Нестеров пощупал пульс Льва Ильича, пощелкал пальцами перед его глазами и сделал вывод:

– По-моему, он впал в кататоническое состояние.

Лев Ильич вдруг опустил голову и тут же поднял ее. Андрей Ильич обрадовался:

– Шевелится!

– Это ничего не значит. Остаточные реакции. И вы ошибаетесь, он все слышит. Люди даже в коме слышат, но не осознают.

Юлюкин заботился о своем:

– В чем проблема, Александр Юрьевич. Мы бросились к машине, у Андрея Ильича ключи запасные есть, а там – нет денег! Нет этого ящичка, понимаете? А ее открыть невозможно, сигнализация зверская! Значит, Лев Ильич эти деньги в другом месте где-то оставил! Значит, надо выяснить...

– Что ты всё о деньгах? – прервал Андрей Ильич. – У меня брат сидит как мертвый, а ты – деньги, деньги! Оживить его надо!
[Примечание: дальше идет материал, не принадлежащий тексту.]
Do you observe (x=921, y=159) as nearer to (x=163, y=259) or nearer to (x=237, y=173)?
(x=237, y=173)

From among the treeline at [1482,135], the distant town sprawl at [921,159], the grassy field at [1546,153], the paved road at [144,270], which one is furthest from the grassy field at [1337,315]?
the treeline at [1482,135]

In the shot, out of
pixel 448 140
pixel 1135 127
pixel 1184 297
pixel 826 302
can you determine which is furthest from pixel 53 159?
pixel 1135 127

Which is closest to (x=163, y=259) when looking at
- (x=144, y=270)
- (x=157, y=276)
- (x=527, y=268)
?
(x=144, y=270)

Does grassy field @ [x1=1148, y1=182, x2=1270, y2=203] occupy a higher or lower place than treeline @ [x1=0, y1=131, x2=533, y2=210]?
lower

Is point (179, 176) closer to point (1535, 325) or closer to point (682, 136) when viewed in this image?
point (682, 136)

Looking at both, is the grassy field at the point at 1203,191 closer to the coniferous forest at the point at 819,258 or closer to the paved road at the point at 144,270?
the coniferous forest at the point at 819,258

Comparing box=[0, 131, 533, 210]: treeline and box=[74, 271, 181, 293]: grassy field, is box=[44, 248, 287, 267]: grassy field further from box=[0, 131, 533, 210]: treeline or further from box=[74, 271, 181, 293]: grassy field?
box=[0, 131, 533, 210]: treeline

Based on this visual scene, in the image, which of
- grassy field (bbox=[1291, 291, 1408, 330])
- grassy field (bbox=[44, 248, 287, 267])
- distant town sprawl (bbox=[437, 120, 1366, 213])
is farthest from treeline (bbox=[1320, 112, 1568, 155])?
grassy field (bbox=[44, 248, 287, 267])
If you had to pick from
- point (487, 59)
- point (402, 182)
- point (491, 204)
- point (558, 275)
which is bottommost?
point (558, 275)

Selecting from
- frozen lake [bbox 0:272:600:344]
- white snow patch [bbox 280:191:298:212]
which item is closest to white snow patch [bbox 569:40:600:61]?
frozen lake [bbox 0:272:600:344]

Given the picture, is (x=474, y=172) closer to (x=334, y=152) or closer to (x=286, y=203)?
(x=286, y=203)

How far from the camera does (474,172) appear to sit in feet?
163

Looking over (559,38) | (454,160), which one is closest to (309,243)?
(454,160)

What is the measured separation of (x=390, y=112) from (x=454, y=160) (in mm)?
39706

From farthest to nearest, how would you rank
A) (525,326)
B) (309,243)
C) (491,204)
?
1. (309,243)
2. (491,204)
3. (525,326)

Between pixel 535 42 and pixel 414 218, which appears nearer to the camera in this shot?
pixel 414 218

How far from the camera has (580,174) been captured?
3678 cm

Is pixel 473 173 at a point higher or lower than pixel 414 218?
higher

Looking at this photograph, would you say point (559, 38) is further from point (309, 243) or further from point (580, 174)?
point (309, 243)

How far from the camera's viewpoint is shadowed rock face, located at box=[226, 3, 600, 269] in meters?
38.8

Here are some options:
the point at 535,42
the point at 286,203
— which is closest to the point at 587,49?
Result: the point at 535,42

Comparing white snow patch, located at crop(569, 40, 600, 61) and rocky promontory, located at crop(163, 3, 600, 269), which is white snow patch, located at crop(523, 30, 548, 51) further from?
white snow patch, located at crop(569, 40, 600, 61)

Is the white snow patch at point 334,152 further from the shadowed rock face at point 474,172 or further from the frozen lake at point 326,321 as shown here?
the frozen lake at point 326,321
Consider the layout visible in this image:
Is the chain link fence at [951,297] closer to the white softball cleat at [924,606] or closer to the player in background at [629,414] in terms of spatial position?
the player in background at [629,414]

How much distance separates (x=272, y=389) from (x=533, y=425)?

– И я говорю – оживить. Чтобы деньги... – и в ответ на гневный взгляд Андрея Ильича Юлюкин отчаянно, хоть и негромко (в целях конспирации), воскликнул:

– Но ведь съедят нас люди, если зарплату не выдадим! И так на месяц задержали!

– Понятна задача, Александр Юрьевич? – спросил Андрей Ильич. – Оживляйте. То есть – приводите в себя.

– Попробую... – неуверенно сказал Нестеров, понимая, что перед ним что-то неведомое и неожиданное.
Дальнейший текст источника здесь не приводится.